"The Monday editorial on the Second Amendment ("An overdue conversation") to the U.S. Constitution was sadly misinformed on both the amendment and the scholarship analyzing it. The overwhelming weight of peer-reviewed legal research has determined conclusively that the Second Amendment protects an individual right to keep and bear arms, and not a so-called "collective right" or a right to arm government-organized militias.
The editorial misses the mark by a mile in its attempt to dismiss the "standard model" for Second Amendment analysis as the product of "the lobby for gun makers and gun lovers." Distinguished constitutional scholars such as Laurence Tribe, Alan Dershowitz, Akil Amar, Eugene Volokh, Sanford Levinson and William Van Alstyne all concur in the individual rights view. None of these renowned law professors would ever be accused of carrying water for the National Rifle Association.
With the Founding Fathers on its side, the NRA has never needed to gin up support for the individual rights view. Instead, the NRA has always been content to point to the plain words of the framers that make clear that, as Patrick Henry said, "The great object is that every man be armed. Everyone who is able may have a gun."
The tiny minority of law review articles advocating for the collective rights view have typically been backed by the gun-ban lobby and have appeared in journals of little note. Tellingly, one of the most notorious instances of academic fraud in recent memory was perpetrated by a historian trying to rewrite history to undermine the importance of personal firearms ownership to the Founding Fathers. In 2000, Emory University professor Michael A. Bellesiles published "Arming America: The Origins of a National Gun Culture," which claimed that gun ownership was rare in American colonial households. When his research was discovered to be not only inaccurate but fraudulent, Bellesiles was forced to resign his professorship and was stripped of the prestigious Bancroft Prize, previously awarded for the book, by the trustees of Columbia University.
The 1939 case of United States vs. Miller may have been the last time the Supreme Court ruled on the meaning of the Second Amendment, but it was not the first time. While the Miller holding has been distorted over the years to suggest a collective rights view, there was no question that the amendment protected an individual right in the century and a half that followed the ratification of the Bill of Rights in 1791. The Supreme Court did not even have occasion to interpret the Second Amendment until 1876, in United States v. Cruikshank.
Cruikshank involved a conspiracy by Klansman to deprive blacks of their civil rights. The Supreme Court stated that "bearing arms for a lawful purpose" is a right that predates the Constitution and is not "in any manner dependent upon that instrument for its existence." However, it went on to rule that the amendment did not protect people "against any violation by their fellow-citizens of the rights it recognizes." The court only needed to address the question of whether the Second Amendment protected against violations of black Americans' right to keep and bear arms by Klansmen because it first recognized that the right protected was an individual one.

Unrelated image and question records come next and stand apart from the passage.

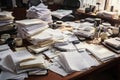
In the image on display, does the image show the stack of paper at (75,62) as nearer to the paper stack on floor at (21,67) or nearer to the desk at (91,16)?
the paper stack on floor at (21,67)

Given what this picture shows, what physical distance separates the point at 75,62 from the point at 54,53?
27cm

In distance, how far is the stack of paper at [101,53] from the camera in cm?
143

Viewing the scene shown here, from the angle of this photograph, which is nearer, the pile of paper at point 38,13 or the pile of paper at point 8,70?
the pile of paper at point 8,70

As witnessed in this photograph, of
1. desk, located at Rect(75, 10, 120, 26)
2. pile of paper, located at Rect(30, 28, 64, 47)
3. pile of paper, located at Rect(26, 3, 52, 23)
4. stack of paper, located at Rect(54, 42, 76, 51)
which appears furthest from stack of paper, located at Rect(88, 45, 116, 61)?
desk, located at Rect(75, 10, 120, 26)

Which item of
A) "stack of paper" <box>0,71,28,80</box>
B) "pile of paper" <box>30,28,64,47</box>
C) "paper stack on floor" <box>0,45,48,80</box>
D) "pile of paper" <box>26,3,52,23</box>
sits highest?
"pile of paper" <box>26,3,52,23</box>

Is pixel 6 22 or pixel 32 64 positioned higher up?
pixel 6 22

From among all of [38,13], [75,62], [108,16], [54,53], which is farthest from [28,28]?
[108,16]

Though several lower courts have misinterpreted Miller to mean that the Second Amendment protects only a "collective right," the Supreme Court never held that it does not protect an individual right, and has suggested otherwise. In United States v. Verdugo-Urquidez, a 1990 case interpreting the meaning of "the people" in the Fourth Amendment, the high court observed that "the people" "seems to have been a term of art employed in select parts of the Constitution." "The people" protected by the Fourth Amendment were found to be the same individuals protected by the First and Second Amendments, and to whom rights and powers are reserved in the Ninth and Tenth Amendments.

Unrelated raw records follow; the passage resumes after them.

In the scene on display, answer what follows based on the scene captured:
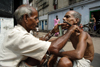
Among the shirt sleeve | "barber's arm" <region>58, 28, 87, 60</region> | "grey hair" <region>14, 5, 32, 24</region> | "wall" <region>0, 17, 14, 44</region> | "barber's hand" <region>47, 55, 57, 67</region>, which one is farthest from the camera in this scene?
"wall" <region>0, 17, 14, 44</region>

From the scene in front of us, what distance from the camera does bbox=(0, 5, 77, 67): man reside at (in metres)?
1.00

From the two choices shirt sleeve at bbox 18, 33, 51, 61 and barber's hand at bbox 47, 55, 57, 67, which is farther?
barber's hand at bbox 47, 55, 57, 67

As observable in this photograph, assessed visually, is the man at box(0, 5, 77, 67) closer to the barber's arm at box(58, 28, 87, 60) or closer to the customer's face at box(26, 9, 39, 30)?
the customer's face at box(26, 9, 39, 30)

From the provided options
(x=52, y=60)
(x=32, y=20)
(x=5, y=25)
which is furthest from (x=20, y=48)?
(x=5, y=25)

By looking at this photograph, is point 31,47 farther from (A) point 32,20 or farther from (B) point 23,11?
(B) point 23,11

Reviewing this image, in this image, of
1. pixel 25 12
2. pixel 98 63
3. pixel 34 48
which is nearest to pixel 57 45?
pixel 34 48

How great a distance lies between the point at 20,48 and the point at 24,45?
0.22 feet

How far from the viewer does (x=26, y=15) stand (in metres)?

In its review of the U.S. Court of Appeals decision striking down the District of Columbia's outright ban on possessing functional firearms in the home, the Supreme Court will have the chance to uphold the drafters' intent and rule that the Second Amendment protects an individual right. It remains to be seen if any justices will be swayed by the kind of emotion-laden rhetoric, shoddy scholarship, and revisionist history fostered by the gun-ban lobby and espoused in The Journal News' editorial."
Bravo, well done.
Not that it will convince those who fear firearms, because thats what is all boils down to really. When you consider the fact that majority of half the population is truly afraid of guns, a not insignificant percentile of the remaining half hasn't the nerve to own them, and the true devotees are by and large relative lazy, its a damned wonder we didn't repeal the 2nd Amendment long ago. Pretty fair testimony to those that DO stand tall though.